Setting Up A New Company

It is relatively easy and fast to set up a company in Singapore. There are several types of entities to choose from depending on your needs, however, many choose Private Limited Companies due to their scalability.

Companies must be registered with the Accounting & Corporate Regulatory Authority (ACRA), and are subject to the Singapore Companies Act. It is prudent to seek the assistance of a corporate service provider when incorporating the business, as you may be unfamiliar with Singapore company legislation and compliance requirements.

Hoys’s extensive experience positions us at the forefront in guiding you through the incorporation process. From startups and small to medium-sized businesses, we provide accurate and comprehensive information and solutions on Singapore company registration, corporate taxation, and ongoing compliance issues.

Company Incorporation

1. What you need to know when setting up a Company in Singapore

Name of Company

The proposed name of the company must first be approved by the Accounting and Corporate Regulatory Authority (ACRA) and an application has to be lodged with ACRA for their approval. ACRA will revert within the same day of the name application if no further referral is required.

First Directors And Subscribers

Each company must at all times have at least one director, who must be a local resident. Non-Resident directors are not permitted. If there is more than one director, one of them must be a local resident. A local resident director is one who is a Singapore citizen, a permanent resident of Singapore or a holder of a Singapore Employment Pass (subject to a Letter of Consent being obtained from the Ministry of Manpower). The first directors of a company are appointed at the time of incorporation, subsequent directors are usually elected at annual general meetings, which are a common stipulation in the Constitution or appointed by the existing director(s) of the company.

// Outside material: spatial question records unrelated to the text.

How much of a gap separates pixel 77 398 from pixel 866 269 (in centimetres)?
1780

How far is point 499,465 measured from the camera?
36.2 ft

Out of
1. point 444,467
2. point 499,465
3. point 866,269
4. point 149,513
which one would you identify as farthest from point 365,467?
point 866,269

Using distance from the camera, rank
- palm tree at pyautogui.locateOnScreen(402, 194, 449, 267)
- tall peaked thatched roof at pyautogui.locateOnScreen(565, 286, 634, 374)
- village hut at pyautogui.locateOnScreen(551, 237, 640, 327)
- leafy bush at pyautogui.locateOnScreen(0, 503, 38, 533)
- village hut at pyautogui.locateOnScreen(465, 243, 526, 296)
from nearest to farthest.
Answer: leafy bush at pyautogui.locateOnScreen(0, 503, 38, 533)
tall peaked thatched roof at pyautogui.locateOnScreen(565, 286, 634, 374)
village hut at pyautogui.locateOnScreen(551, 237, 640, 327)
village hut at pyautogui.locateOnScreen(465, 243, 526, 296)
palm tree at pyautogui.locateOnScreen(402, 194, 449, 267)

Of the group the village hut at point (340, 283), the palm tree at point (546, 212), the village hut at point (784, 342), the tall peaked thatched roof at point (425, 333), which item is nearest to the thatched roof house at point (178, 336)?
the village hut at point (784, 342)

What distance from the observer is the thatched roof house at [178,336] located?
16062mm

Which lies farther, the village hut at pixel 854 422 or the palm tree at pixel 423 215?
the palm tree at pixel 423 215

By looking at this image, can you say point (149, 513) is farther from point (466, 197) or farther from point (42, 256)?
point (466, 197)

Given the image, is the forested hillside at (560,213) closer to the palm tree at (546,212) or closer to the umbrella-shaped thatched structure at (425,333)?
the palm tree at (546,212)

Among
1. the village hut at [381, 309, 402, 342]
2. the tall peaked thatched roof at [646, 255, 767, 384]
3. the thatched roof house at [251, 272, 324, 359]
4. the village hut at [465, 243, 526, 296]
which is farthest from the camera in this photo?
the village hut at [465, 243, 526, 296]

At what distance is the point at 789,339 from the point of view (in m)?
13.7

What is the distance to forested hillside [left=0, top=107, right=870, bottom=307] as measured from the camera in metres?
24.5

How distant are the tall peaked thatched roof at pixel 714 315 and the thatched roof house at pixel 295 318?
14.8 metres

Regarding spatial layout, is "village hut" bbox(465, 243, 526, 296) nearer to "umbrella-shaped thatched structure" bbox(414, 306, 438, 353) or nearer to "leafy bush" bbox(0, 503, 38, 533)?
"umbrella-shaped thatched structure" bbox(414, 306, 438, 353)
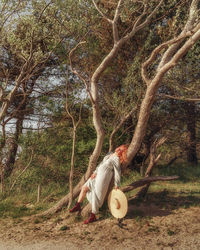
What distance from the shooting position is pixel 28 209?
8.59 meters

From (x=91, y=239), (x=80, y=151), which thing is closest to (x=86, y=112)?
(x=80, y=151)

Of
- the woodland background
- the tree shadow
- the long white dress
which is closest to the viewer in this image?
the long white dress

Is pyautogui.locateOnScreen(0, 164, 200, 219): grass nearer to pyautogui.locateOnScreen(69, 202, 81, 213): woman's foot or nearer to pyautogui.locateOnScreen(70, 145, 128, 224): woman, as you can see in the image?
pyautogui.locateOnScreen(69, 202, 81, 213): woman's foot

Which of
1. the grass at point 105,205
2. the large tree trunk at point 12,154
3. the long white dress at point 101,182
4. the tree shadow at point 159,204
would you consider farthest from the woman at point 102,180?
the large tree trunk at point 12,154

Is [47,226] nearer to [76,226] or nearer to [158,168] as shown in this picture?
[76,226]

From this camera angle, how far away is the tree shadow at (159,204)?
7084 millimetres

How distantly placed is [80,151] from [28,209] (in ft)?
12.1

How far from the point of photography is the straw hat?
5867 millimetres

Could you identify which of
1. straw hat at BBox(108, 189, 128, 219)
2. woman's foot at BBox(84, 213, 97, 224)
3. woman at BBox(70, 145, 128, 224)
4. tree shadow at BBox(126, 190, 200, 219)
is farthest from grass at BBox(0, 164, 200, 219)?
straw hat at BBox(108, 189, 128, 219)

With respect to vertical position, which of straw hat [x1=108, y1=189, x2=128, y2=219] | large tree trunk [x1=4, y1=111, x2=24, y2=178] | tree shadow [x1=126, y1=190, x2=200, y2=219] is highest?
large tree trunk [x1=4, y1=111, x2=24, y2=178]

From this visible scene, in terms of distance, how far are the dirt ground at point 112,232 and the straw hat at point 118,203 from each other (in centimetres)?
55

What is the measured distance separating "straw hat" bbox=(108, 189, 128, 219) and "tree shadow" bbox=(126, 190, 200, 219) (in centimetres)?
109

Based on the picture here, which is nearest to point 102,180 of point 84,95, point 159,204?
point 159,204

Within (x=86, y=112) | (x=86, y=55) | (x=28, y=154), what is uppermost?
(x=86, y=55)
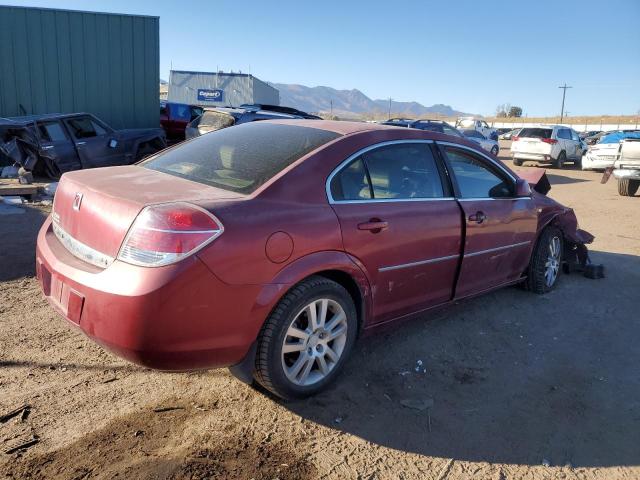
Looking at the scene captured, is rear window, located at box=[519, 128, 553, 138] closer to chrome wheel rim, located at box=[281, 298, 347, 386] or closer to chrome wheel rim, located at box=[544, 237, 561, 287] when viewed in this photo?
chrome wheel rim, located at box=[544, 237, 561, 287]

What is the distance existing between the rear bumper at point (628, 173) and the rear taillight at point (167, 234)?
13.1m

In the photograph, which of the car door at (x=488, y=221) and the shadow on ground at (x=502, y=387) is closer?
the shadow on ground at (x=502, y=387)

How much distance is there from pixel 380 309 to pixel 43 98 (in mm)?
13893

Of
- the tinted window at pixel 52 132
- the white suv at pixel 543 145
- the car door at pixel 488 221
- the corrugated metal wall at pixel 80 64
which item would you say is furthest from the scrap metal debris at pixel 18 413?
the white suv at pixel 543 145

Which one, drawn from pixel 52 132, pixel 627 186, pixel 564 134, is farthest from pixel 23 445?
pixel 564 134

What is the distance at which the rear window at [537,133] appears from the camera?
810 inches

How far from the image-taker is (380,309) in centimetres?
355

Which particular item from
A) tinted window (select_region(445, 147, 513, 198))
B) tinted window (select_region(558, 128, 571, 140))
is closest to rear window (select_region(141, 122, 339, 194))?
tinted window (select_region(445, 147, 513, 198))

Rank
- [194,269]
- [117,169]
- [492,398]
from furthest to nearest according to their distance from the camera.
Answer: [117,169], [492,398], [194,269]

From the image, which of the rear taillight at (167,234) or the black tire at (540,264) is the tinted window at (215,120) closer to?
the black tire at (540,264)

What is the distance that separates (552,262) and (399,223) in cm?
270

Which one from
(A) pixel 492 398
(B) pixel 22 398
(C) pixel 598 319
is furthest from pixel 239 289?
(C) pixel 598 319

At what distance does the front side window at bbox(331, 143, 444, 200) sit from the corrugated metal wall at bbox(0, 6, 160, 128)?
1339cm

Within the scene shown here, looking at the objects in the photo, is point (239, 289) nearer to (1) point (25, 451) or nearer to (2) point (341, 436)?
(2) point (341, 436)
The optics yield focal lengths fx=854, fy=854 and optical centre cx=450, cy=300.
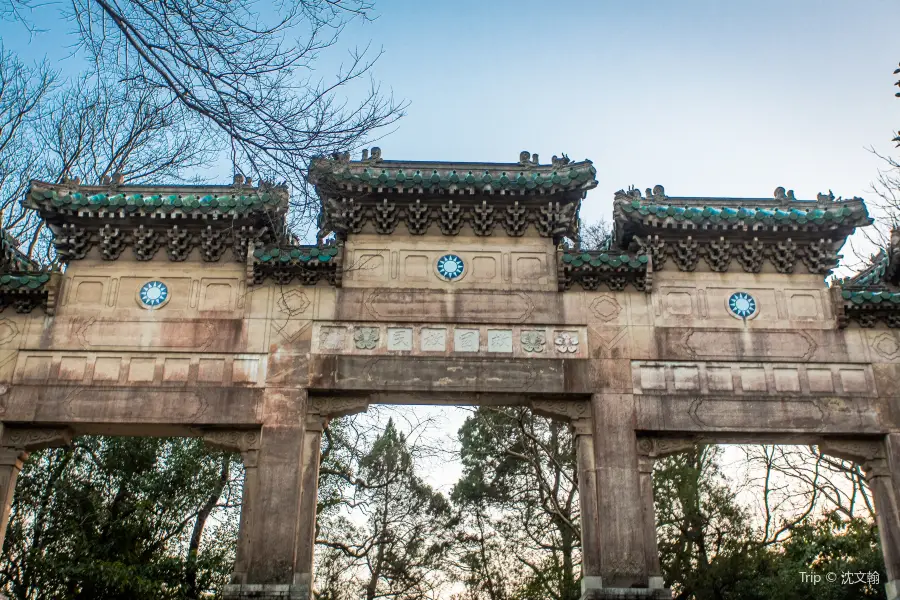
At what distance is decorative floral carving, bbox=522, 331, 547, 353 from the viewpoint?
12.3 m

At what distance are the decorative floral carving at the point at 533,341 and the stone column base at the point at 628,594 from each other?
338 centimetres

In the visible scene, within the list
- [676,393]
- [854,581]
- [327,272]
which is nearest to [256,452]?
[327,272]

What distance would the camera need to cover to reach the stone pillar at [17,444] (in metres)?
11.7

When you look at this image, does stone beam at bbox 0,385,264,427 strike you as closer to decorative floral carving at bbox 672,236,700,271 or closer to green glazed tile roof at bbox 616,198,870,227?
green glazed tile roof at bbox 616,198,870,227

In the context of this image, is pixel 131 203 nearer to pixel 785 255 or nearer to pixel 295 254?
pixel 295 254

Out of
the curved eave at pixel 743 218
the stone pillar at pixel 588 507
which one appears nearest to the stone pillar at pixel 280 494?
the stone pillar at pixel 588 507

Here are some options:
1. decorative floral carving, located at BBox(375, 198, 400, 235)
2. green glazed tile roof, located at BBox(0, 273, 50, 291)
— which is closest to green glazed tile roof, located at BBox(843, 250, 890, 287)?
decorative floral carving, located at BBox(375, 198, 400, 235)

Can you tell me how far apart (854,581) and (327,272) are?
10473 millimetres

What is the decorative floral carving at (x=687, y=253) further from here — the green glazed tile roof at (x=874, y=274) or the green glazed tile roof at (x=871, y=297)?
the green glazed tile roof at (x=874, y=274)

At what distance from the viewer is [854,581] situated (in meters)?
14.8

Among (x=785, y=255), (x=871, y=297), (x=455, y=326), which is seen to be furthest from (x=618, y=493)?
(x=871, y=297)

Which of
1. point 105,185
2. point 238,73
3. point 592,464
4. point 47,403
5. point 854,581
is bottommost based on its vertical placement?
point 854,581

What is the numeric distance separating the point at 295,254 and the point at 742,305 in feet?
22.1

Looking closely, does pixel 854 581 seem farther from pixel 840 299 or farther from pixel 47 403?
pixel 47 403
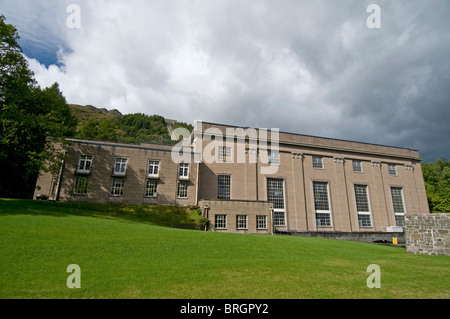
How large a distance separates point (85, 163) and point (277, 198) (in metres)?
27.2

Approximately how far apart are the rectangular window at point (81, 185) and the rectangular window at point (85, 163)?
109 centimetres

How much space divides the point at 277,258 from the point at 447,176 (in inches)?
3206

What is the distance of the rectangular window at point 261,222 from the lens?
31.1 metres

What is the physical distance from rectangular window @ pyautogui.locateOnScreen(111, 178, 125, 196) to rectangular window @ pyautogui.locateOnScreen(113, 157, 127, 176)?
1.02 metres

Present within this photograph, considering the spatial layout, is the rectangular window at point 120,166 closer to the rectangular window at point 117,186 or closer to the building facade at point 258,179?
the building facade at point 258,179

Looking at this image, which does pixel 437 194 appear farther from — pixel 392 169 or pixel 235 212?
pixel 235 212

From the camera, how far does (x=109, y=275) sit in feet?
25.7

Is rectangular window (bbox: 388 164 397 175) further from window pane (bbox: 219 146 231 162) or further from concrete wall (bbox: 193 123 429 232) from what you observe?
window pane (bbox: 219 146 231 162)

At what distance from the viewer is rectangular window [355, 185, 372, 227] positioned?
4203 centimetres

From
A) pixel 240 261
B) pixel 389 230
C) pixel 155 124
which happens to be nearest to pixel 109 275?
pixel 240 261

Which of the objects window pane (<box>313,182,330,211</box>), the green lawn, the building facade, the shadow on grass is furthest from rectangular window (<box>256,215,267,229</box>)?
the green lawn

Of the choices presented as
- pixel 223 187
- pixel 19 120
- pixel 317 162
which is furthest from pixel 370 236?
pixel 19 120

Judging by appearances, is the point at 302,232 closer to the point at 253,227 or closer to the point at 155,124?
the point at 253,227

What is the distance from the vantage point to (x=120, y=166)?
33469mm
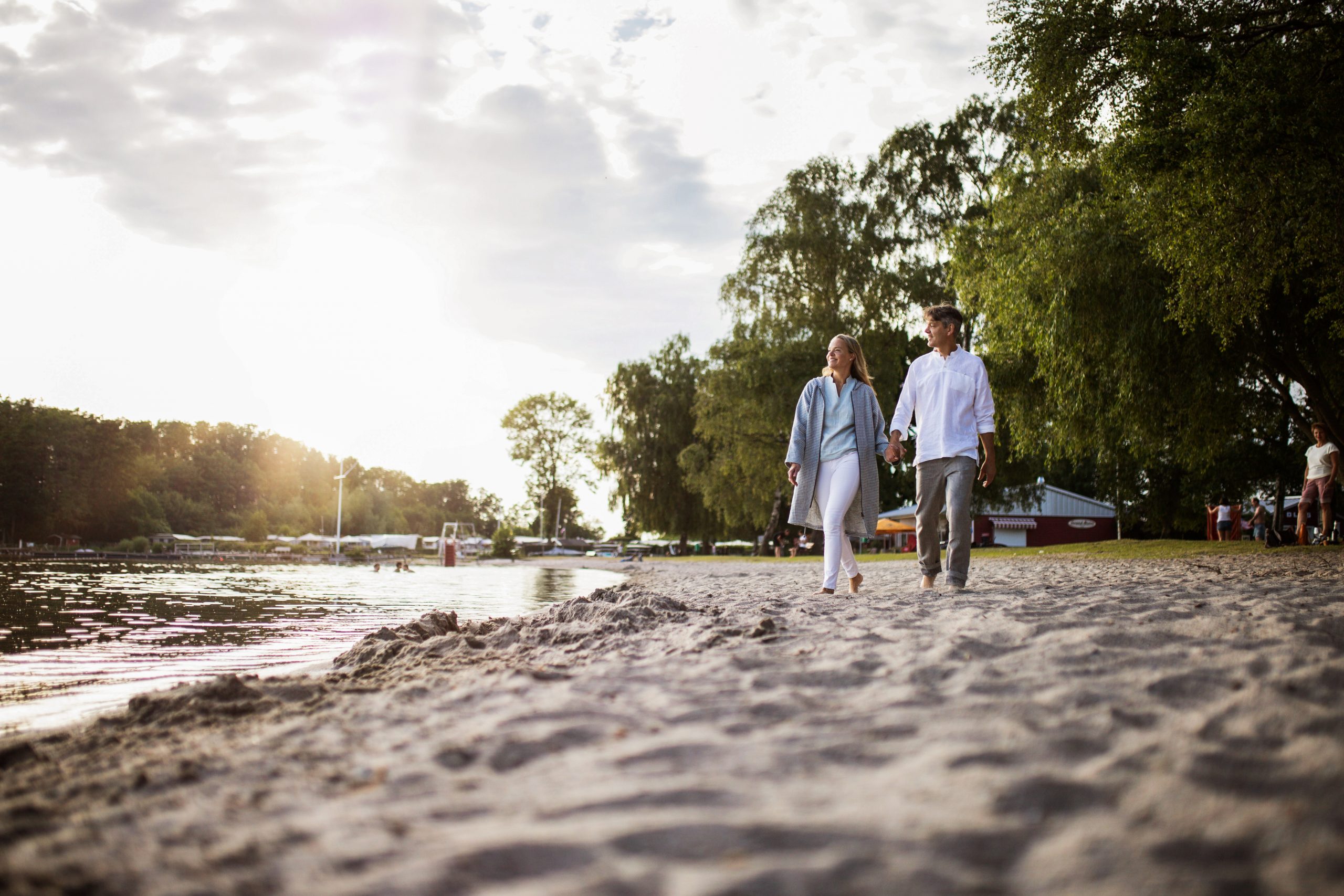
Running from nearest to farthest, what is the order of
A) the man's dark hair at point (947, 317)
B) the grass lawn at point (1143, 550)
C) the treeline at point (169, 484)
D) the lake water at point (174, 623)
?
the lake water at point (174, 623), the man's dark hair at point (947, 317), the grass lawn at point (1143, 550), the treeline at point (169, 484)

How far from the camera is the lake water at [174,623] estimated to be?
4.52 m

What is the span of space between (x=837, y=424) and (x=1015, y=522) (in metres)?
46.7

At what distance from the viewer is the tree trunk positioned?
98.1 ft

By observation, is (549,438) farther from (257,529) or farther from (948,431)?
(948,431)

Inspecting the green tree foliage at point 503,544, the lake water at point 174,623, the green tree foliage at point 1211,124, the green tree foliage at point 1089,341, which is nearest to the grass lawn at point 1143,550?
the green tree foliage at point 1089,341

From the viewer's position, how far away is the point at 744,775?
6.48 ft

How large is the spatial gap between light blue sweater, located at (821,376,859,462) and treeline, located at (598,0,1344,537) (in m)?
5.14

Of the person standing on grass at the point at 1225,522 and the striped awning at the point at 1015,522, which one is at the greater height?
the person standing on grass at the point at 1225,522

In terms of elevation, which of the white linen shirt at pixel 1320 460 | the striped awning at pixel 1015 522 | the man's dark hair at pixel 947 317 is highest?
the man's dark hair at pixel 947 317

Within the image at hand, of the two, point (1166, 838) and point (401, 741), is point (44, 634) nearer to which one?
point (401, 741)

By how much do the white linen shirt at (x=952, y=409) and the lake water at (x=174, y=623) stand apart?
4.72 m

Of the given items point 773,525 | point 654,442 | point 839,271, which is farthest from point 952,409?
point 654,442

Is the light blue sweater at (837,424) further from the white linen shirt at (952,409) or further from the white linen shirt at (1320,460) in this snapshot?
the white linen shirt at (1320,460)

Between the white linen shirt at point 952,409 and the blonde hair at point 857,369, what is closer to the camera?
the white linen shirt at point 952,409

There must be a minimum of one subscriber to the Constitution of the Company. The subscriber is required to take up at least one share to form the company, and the subscribers’ shares can be transferred to the beneficial owners after incorporation. Bearer shares are not permitted but corporate shareholders are allowed. For reasons of expediency, the individuals who act as the first directors should preferably act as the subscribers as both subscribers and first directors are required to sign the incorporation documents.

Company Secretary

Every company shall have one or more secretaries, each of whom shall have their principal or only place of residence in Singapore. The office of the company secretary must not be left vacant for more than six months at any one time.

Constitution Of Company

The company must adopt a set of Constitutions for incorporation purposes. Hoys Consultancy will be able to assist in preparing this document.

Registered Office

The company will need to have a registered address in Singapore from the date of its incorporation; it must be a physical address and not just a Post Office box. If required, the address of Hoys Consultancy can be used.

 2. Do I need to appoint an Auditor?

The Companies (Amendment) Act 2014 states that if a company is dormant or meets the ‘small company’ criteria for a relevant financial year, the company can choose not to appoint auditors for that particular year.

Does your Company qualify as a ‘small company’?

Criteria for a ‘small company’

(a) It is a private company in the financial year in question; and

(b) It meets at least 2 of 3 following criteria for the immediate past two consecutive financial years:

  • Total annual revenue ≤ $10m;
  • Total assets ≤ $10m;
  • of employees ≤ 50

For a company that is part of a group to qualify for the audit exemption:

(a) The company must qualify as a small company; and

(b) The entire group must be a “small group”

To qualify as a small group, a company must have met at least two of the three quantitative criteria listed above on a consolidated basis over the previous two fiscal years.

When a company qualifies as a small company or small group, it remains a small company or small group for the following fiscal years until it is disqualified. A small business is disqualified if:

(a) It ceases to be a private company at any time during a financial year; or

(b) It does not meet at least 2 of the 3 quantitative criteria for the immediate past two consecutive financial years.

 Annual General Meetings And Filing Of Annual Returns

Every company must hold its Annual General Meeting (“AGM”) within 6 months (4 months in the case of a public company) after the end of each financial year, and file its Annual Return within 7 months (5 months in the case of a public company) after the end of its financial year-end.

Subject to the Companies (Amendment) Act 2003, private companies may dispense with annual general meetings. An annual return must be made even if the annual general meeting is dispensed with.